— Не уйду, — говорит, — матушка, пока в хоромы не вернешься.
— Чего пристал? — спрашиваю. — Нечего мне по пирам шастать, мне и в лесу хорошо, спокойно.
— И в хоромах спокойно будет, — не отстает Никуша. — Коль шума не хочешь, слова никто громко не произнесет.
— Что ж за пир, — спрашиваю, — коли на нем песен громких не поют, да смехом веселым стены не сотрясают?
— Как скажешь, голубушка, так и будет.
Махнула я на него рукой, да в чащобу пошла. А пень корявый не отстает, за мной тащится. Я уж и шишки на него осыпала, и снегом в лицо бросила, а он всё одно, как привязанный.

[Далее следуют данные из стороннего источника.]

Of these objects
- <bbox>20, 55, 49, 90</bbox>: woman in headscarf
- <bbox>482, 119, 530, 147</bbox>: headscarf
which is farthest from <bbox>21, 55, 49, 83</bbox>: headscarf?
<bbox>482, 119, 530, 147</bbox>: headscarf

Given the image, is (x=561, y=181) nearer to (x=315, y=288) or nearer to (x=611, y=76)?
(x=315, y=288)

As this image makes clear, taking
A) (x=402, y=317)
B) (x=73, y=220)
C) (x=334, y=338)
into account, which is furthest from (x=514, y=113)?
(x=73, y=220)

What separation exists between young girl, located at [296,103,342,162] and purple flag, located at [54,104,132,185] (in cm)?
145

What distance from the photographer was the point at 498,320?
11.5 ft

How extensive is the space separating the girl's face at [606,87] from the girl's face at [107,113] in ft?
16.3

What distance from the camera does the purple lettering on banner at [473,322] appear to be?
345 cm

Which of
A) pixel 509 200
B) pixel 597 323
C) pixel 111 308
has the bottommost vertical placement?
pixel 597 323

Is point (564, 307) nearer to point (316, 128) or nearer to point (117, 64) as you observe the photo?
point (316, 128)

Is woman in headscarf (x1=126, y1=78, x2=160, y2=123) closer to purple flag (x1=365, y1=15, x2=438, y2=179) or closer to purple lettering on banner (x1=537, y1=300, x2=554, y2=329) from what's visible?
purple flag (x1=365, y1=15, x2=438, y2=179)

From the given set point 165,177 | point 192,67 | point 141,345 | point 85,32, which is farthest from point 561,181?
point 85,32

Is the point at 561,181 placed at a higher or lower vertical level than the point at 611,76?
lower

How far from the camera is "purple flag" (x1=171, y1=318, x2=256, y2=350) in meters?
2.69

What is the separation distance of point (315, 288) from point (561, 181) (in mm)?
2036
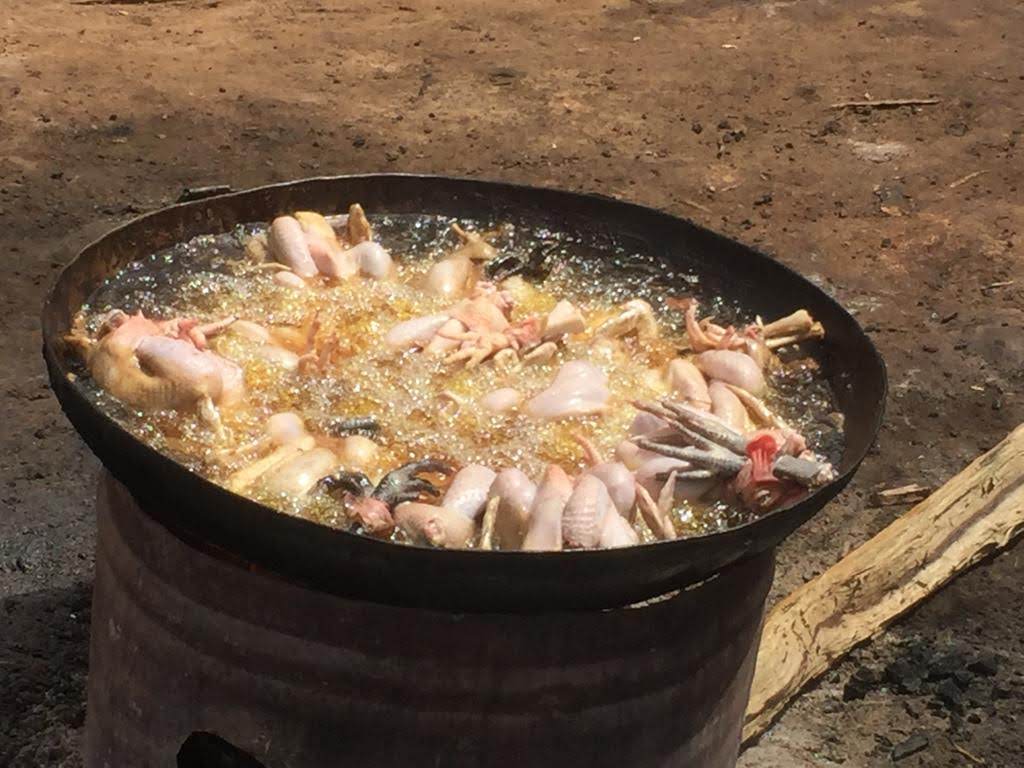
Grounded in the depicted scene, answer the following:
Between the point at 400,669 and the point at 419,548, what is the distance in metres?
0.34

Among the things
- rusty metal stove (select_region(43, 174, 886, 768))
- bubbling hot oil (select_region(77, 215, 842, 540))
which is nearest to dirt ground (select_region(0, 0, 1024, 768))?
rusty metal stove (select_region(43, 174, 886, 768))

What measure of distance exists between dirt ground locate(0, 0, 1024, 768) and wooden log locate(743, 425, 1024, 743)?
0.16 m

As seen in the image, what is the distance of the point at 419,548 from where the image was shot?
1920 mm

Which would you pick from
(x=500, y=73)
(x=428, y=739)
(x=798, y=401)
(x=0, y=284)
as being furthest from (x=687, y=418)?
(x=500, y=73)

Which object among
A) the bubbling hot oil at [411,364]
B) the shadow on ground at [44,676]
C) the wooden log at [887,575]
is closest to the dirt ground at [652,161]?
the shadow on ground at [44,676]

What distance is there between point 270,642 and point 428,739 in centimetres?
31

— Уйди, — говорю, — добром, а то ведь худо будет.
А он опять лбом своим дубовым в сугроб и оттуда жалится:
— Не могу я без тебя к князю вернуться. Ждет тебя соколик, благодарить хочет. А я ж тебя привел да целовать его заставил, вот мне и ответ держать.
Обернулась к нему, руки в бока уперла и спрашиваю:
— Что ж за добрый молодец, который спасибо устами чужими сказать хочет, да гостя желанного дожидается, сам не позвавши?
— Так ведь в первый раз почет оказать хотел, а в другой раз я идти упросился. Князь гордый — ты горячая, а мне за батюшку и пострадать нестрашно. Как хочешь, а без тебя назад не вернусь. И чего упрямишься? Не жениться же зазывает, только отблагодарить избавительницу. Посидишь за столом, в свою честь песни послушаешь, да с дарами богатыми домой поедешь, коль так захочется. — Я только отмахиваюсь, а он свое продолжает: — Одумайся, госпожа Лесовика, ведь не лапоть какой, сам князь к столу приглашает.
— Вот пень ты упрямый, — я руками всплеснула. — Не хочу я на пир, и даров не хочу. Мне того, что князю легче стало, достаточно. Ему хорошо, и мне ладно. И чего пристал, негодник? Я ведь и осерчать могу, мало не покажется. Да и что клещом вцепился? То целоваться заставляет, а опоить желает. Иди, сердешный, пока цел, а то ведь я тебя в самое городище вынесу.
— Никуда не пойду, — говорит Никуша. Сам руками за дерево схватился, да глазищами из-под бровей сверкает.
Ишь ты, грозный какой выискался. Еще и мои деревья супротив меня настраивать, в подпорку превращать?! Не стерпела я нахальства такого. Руками махнула, так ветер и поднялся, на снег дунула да вьюгой его и завернула. Подхватила она воеводу, от дерева отодрала, да прочь из леса вынесла. А там до самых ворот городских донесла и на ноги поставила. После покружила для острастки да в лес и вернулась. У ног моих покрутилась поземкой, а там и успокоилась. А я руки отряхнула да и хмыкнула. Тоже мне, упрямец нашелся. Лесовику еще никто переупрямить не мог.